Pakistan, a travelogue

Runu Chakraborty
Gender Trainer, Feminist Singer, Activist

This story is part of a series written and curated by Runu Chakraborty, we suggest you also read The inner battle and Mahila Samakhya: some lives, many learnings

O, what kind of a foreign land is this
Pakistan, a travelogue

10 February has been a rather significant day in my life. At times it brought happiness and sometimes a mountain of misery. On this day I first connected with Action India and saw at close quarters flesh-and-blood individuals like me who stay merely 14 kilometres away from my house. They are citizens of this country whose houses have walls made of date-leaf rugs and plastic sheets, whose children play around sewers that are also next to their gas stoves. This was such a strong blow that its effect has stayed on till date and I have not quite recovered from the shock.
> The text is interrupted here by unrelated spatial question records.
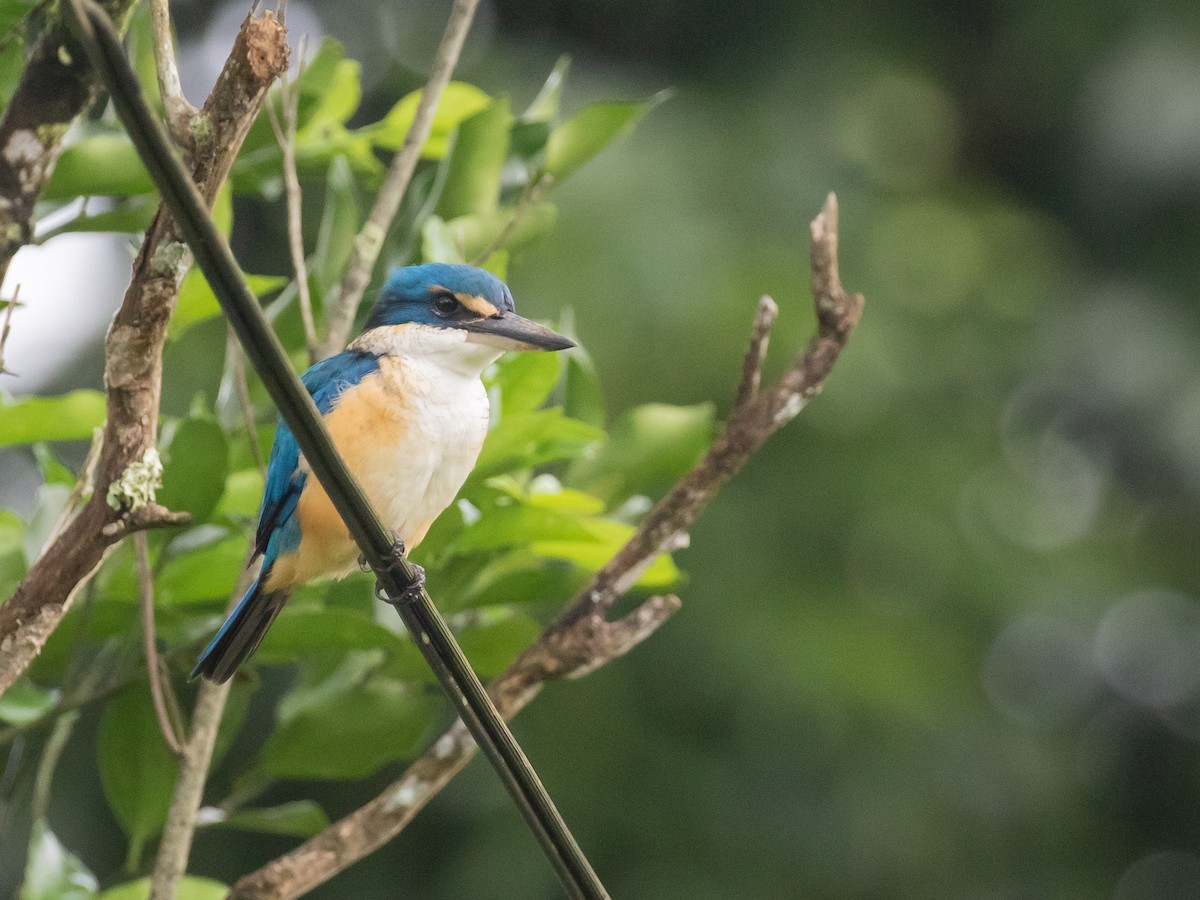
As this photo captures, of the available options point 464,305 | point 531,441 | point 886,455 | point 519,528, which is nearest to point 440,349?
point 464,305

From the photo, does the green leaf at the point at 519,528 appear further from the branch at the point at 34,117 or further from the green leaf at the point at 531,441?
the branch at the point at 34,117

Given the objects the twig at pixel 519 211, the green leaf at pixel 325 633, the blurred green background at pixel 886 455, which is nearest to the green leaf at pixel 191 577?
the green leaf at pixel 325 633

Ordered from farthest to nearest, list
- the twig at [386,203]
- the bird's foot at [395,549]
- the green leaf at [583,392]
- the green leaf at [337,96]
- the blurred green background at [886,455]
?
the blurred green background at [886,455]
the green leaf at [337,96]
the green leaf at [583,392]
the twig at [386,203]
the bird's foot at [395,549]

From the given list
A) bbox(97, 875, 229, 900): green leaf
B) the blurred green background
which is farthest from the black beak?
the blurred green background

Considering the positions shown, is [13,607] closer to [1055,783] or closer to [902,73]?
[1055,783]

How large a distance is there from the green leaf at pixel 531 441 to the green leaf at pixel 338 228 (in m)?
0.56

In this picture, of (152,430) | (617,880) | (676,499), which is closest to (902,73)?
(617,880)

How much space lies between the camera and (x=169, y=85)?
182 centimetres

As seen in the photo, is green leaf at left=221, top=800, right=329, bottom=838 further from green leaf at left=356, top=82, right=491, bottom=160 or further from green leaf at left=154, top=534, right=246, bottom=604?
green leaf at left=356, top=82, right=491, bottom=160

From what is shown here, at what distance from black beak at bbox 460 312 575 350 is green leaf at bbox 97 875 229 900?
39.5 inches

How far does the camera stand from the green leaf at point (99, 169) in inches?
94.7

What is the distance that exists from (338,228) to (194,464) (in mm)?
692

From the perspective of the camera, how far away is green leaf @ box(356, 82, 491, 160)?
2.89 metres

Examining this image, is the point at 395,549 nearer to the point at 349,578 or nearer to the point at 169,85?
the point at 169,85
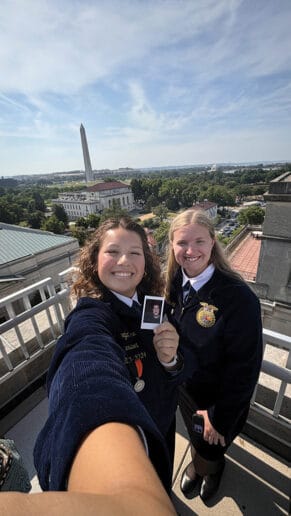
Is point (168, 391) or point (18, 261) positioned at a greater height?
point (168, 391)

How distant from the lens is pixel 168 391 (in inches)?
51.3

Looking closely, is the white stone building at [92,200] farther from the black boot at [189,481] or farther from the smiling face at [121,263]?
the black boot at [189,481]

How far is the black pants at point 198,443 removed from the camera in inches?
63.8

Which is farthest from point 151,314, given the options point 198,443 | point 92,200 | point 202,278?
point 92,200

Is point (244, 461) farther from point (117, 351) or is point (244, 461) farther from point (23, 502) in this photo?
point (23, 502)

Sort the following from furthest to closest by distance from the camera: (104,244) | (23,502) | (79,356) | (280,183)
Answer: (280,183), (104,244), (79,356), (23,502)

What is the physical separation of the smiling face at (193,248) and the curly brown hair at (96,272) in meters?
0.24

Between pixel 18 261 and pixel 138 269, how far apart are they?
807cm

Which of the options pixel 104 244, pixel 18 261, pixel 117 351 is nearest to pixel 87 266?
pixel 104 244

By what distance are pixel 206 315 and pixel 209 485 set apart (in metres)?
1.44

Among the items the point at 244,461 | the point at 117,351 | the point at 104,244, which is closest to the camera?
the point at 117,351

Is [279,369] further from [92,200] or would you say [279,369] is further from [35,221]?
[92,200]

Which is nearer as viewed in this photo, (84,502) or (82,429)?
(84,502)

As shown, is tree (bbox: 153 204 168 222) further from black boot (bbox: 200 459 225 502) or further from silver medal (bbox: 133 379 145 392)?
silver medal (bbox: 133 379 145 392)
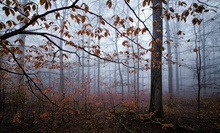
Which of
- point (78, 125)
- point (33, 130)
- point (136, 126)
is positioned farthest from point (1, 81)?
point (136, 126)

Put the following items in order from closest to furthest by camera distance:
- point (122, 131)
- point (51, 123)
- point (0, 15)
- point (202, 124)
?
point (122, 131) < point (202, 124) < point (51, 123) < point (0, 15)

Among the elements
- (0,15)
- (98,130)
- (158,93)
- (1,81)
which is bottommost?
(98,130)

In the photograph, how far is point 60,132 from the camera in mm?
4398

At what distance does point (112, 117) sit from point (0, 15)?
1889 centimetres

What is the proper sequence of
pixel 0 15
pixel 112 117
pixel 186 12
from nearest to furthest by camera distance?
pixel 186 12
pixel 112 117
pixel 0 15

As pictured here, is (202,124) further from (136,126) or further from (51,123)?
(51,123)

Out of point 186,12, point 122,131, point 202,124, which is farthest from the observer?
point 202,124

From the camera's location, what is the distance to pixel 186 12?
6.83 ft

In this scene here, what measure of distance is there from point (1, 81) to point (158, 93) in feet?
21.8

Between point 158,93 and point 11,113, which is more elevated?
point 158,93

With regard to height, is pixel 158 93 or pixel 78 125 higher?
pixel 158 93

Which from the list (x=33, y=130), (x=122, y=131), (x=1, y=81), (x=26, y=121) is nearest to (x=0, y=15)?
(x=1, y=81)

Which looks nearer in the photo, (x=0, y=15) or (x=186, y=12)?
(x=186, y=12)

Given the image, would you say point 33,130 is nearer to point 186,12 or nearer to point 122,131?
point 122,131
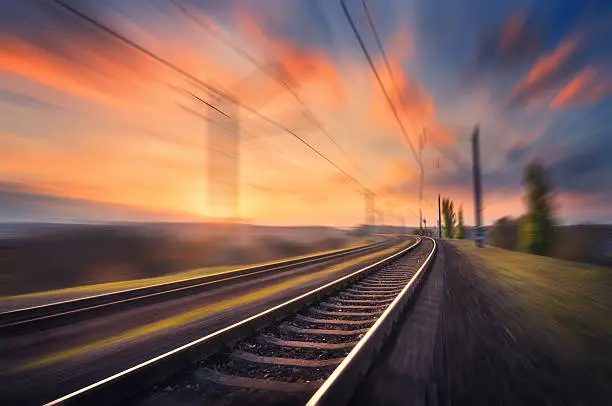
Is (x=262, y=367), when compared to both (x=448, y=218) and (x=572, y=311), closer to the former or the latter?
(x=572, y=311)

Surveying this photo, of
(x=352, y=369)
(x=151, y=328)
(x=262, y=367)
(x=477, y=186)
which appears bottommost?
(x=151, y=328)

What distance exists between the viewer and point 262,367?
3.90 metres

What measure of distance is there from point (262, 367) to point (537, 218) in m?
31.5

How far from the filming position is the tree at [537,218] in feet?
89.2

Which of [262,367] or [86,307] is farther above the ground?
[262,367]

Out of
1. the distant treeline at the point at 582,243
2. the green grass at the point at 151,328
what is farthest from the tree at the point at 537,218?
the green grass at the point at 151,328

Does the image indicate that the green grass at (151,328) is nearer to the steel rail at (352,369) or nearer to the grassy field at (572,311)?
the steel rail at (352,369)

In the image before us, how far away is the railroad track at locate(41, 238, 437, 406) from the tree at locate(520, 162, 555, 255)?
28.0 metres

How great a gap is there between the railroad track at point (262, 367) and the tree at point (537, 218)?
27971 millimetres

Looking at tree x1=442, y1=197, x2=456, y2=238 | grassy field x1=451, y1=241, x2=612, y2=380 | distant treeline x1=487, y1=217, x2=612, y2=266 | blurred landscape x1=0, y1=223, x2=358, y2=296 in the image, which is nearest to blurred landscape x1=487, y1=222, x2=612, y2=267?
distant treeline x1=487, y1=217, x2=612, y2=266

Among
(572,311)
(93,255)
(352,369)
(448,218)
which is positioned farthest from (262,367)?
(448,218)

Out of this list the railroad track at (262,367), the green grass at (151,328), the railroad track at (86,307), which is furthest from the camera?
the railroad track at (86,307)

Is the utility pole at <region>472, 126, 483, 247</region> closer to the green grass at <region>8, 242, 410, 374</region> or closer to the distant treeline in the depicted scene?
the distant treeline

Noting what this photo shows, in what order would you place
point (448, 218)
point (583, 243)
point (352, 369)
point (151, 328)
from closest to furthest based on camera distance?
point (352, 369)
point (151, 328)
point (583, 243)
point (448, 218)
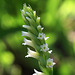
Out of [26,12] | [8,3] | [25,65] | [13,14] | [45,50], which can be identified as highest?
[8,3]

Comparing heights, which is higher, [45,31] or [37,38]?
[45,31]

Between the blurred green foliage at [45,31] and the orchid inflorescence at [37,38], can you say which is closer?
the orchid inflorescence at [37,38]

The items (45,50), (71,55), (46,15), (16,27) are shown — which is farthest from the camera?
(46,15)

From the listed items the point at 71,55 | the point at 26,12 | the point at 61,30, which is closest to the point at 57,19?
the point at 61,30

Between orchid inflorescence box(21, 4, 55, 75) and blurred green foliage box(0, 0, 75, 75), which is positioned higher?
blurred green foliage box(0, 0, 75, 75)

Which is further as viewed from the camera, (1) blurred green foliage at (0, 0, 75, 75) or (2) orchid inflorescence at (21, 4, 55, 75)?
(1) blurred green foliage at (0, 0, 75, 75)

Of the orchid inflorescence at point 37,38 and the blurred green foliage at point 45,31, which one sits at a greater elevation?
the blurred green foliage at point 45,31

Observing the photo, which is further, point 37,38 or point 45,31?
point 45,31

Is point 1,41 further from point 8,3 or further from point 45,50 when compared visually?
point 45,50
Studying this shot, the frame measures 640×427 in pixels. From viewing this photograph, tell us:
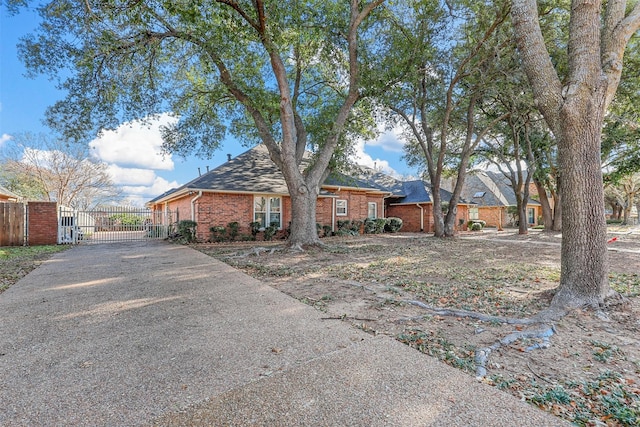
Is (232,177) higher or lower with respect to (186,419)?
higher

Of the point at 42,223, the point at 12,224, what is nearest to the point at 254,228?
the point at 42,223

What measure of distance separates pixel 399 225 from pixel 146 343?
1838 cm

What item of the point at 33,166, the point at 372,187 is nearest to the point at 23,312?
the point at 372,187

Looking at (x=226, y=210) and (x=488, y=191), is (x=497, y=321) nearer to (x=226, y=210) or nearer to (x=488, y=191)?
(x=226, y=210)

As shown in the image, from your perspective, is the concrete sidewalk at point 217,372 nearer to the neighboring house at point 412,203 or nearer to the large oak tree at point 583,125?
the large oak tree at point 583,125

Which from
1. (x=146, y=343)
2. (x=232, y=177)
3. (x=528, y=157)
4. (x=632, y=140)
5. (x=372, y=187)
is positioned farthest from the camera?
(x=372, y=187)

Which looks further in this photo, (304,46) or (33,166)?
(33,166)

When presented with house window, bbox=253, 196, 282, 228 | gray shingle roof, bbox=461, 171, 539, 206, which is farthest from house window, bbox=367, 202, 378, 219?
gray shingle roof, bbox=461, 171, 539, 206

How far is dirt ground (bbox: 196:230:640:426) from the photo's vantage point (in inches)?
91.0

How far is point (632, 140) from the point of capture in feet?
50.2

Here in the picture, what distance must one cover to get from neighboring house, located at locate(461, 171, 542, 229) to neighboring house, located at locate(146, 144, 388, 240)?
15.3 m

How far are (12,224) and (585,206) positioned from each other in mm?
16796

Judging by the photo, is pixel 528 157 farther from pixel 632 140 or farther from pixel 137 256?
pixel 137 256

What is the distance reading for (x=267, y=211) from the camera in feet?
48.1
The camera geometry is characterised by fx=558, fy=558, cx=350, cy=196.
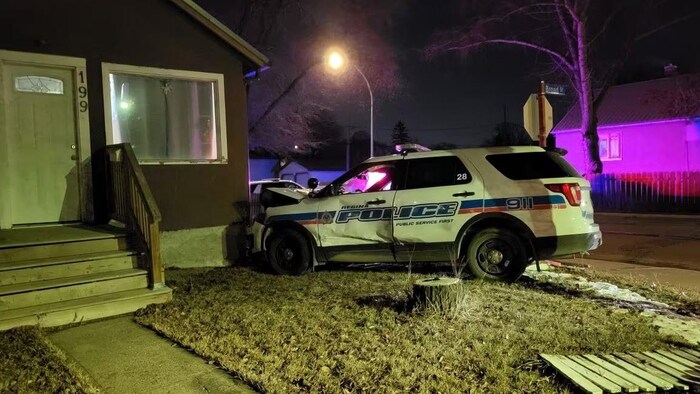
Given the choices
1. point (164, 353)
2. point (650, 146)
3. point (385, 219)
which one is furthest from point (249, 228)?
point (650, 146)

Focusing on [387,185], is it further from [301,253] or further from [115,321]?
[115,321]

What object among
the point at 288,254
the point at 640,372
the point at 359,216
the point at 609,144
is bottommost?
the point at 640,372

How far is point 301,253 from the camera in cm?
859

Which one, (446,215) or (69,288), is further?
(446,215)

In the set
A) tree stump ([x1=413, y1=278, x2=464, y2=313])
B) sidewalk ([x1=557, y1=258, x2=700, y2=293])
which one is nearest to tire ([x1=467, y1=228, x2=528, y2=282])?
tree stump ([x1=413, y1=278, x2=464, y2=313])

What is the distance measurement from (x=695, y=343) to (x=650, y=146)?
2589cm

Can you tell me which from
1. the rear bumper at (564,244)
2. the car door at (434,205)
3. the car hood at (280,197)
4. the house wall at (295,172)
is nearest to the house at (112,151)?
the car hood at (280,197)

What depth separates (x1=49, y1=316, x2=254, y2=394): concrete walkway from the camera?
4.27m

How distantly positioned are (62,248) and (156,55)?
12.5 ft

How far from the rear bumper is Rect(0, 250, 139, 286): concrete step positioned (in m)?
5.28

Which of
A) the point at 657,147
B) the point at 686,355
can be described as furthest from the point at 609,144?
the point at 686,355

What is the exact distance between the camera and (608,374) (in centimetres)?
420

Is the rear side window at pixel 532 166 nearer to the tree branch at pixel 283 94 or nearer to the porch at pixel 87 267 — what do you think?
the porch at pixel 87 267

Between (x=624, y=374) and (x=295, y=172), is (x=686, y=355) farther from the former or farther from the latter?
(x=295, y=172)
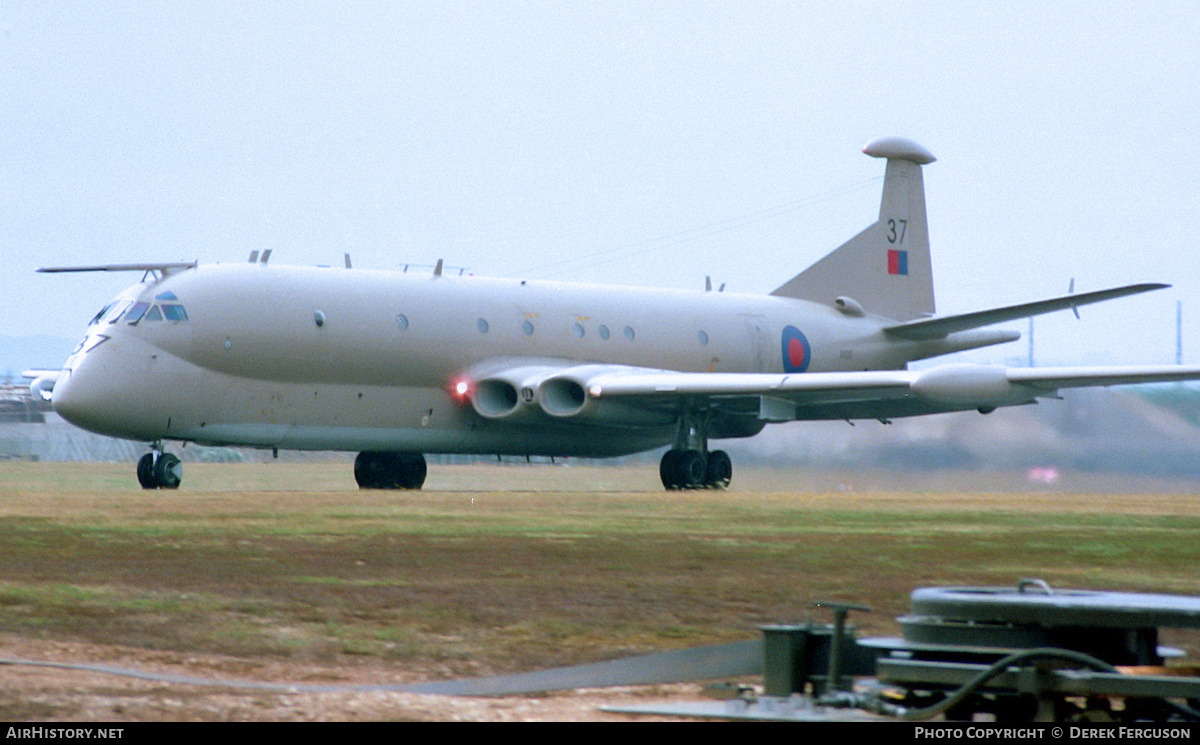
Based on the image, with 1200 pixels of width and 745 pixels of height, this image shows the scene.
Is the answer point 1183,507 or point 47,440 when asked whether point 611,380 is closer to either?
point 1183,507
They were manual labourers who had either come to Delhi or were brought here. People from many areas were made to flee or desert the lands of their ancestors. Settled in the heart of many of Delhi’s localities, they were again uprooted in 1975 when the city had to be beautified. These filthy people were the city’s scars.

The Delhi government rehabilitated them at the fringes of the city from where these daily wagers’ travelledan extra 15-20 kilometres,daily. If they found work, they left early in the morning and returned late in the night. Many would only catch their children asleep.

On yet another 10 February I lost my father…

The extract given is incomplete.